VMware snapshots are the base of every backup solution designed around VADP (VMware APIs for Data Protection). If a virtual disk can be snapshotted, it can be saved. Plain and simple.
However, there are some situations where this solution can eventually lead to some problems. The best known, and if for example you are among the usual Veeam forums users you know them well, are Exchange 2010 virtual machines.
Exchange 2010 disk usage behaviour
The new underlying database format was designed by Microsoft to be light on the storage it runs on, and is well explained here. The technical reason is in this quote:
“By increasing the size of the I/O and reducing the frequency of read/writes in Exchange 2010, ESE is able to increase performance. In addition, ESE can increase performance by making the data in the database more sequential, which increases the likelihood that related data is in the same vicinity in the B-tree.

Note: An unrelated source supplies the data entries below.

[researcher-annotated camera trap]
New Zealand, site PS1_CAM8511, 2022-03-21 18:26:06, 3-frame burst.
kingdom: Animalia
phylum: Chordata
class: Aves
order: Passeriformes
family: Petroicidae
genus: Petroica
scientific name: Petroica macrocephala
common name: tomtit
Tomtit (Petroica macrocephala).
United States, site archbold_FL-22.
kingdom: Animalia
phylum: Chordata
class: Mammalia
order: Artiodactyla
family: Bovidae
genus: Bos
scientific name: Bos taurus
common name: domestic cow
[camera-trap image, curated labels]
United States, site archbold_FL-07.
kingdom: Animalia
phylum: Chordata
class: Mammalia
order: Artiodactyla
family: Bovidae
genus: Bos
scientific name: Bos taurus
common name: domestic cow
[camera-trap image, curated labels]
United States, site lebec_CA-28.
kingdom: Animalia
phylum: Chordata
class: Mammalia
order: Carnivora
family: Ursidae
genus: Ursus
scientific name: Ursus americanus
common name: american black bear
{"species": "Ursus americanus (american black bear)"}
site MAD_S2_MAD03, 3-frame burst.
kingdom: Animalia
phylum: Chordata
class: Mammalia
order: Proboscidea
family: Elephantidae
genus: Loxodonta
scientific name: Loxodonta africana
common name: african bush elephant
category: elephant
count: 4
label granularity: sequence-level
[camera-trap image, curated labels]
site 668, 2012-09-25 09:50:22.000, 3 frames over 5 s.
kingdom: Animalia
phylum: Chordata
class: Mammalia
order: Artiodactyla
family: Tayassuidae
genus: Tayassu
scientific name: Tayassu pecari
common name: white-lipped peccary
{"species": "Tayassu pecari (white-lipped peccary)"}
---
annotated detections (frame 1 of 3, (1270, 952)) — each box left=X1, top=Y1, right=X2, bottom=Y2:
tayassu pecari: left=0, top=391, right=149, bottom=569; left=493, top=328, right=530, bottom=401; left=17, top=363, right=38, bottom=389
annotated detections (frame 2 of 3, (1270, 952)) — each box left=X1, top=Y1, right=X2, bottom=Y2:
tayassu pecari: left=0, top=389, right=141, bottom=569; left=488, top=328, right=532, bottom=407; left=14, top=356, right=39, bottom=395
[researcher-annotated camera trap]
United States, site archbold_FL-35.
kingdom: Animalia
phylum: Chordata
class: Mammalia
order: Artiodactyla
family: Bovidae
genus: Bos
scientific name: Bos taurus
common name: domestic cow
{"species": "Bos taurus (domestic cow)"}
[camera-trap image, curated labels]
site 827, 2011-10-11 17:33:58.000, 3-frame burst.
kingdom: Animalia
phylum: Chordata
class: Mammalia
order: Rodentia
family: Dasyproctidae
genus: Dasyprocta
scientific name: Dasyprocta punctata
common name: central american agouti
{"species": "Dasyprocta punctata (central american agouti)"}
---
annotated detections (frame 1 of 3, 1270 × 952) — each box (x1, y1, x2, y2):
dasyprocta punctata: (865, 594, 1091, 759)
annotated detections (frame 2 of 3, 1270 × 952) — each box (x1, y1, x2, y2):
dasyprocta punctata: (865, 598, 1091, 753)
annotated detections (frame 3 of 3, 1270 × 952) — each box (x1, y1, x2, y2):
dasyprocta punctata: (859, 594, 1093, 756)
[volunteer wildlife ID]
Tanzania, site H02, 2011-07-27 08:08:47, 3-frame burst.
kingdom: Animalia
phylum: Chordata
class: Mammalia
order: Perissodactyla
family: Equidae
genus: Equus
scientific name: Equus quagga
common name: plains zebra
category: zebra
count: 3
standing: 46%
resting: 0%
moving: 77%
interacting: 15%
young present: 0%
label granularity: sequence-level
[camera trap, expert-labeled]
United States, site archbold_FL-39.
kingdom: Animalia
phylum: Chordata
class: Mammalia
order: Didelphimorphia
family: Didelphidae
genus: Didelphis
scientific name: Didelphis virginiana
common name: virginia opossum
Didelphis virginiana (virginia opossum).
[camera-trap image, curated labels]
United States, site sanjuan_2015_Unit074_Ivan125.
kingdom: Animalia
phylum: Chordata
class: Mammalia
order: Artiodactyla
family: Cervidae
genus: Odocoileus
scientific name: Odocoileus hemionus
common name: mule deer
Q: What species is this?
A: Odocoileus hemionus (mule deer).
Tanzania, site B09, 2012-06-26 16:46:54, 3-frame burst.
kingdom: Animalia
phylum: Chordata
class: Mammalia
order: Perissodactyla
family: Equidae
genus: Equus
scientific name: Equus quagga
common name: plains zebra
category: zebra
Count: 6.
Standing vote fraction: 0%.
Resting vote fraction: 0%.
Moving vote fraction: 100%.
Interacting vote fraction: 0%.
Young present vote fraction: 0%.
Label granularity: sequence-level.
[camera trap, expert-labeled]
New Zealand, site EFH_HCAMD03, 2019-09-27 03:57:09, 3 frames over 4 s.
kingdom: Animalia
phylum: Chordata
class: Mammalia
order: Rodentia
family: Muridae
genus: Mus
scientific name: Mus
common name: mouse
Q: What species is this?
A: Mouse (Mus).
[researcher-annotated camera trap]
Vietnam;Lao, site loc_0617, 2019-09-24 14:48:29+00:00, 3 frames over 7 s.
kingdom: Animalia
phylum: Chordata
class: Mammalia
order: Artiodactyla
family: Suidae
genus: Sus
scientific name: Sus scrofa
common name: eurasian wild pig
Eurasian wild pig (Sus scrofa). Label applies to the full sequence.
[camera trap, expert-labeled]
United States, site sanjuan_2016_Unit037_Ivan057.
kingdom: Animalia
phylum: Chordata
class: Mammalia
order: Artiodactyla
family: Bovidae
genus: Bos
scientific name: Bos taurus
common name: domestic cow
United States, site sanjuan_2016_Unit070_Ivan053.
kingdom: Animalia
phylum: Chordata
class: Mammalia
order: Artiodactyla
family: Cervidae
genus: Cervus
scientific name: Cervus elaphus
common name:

In Exchange, all data inside the database is stored in B-trees, and the B-trees are then divided into pages. In Exchange 2007 and earlier, the data stored in the B-trees isn’t contiguous. In fact, previous versions of Exchange performed random read/writes to the database. This means that related data may not be in the same vicinity on the hard disk. Non-contiguous data requires more passes to read and write to the hard disk.”
So, to sum it up, Exchange tries to use as much as possible contiguous disk space and writes data in larger blocks. Sounds like a design for physical installations, but even in virtualized environments it gives great benefits. Since RAM is becoming cheaper and cheaper, and on the new vSphere 5.1 vRam limits went away, you can add much more RAM to an Exchange 2010 and use it as cache, thus lowering the burden on disks.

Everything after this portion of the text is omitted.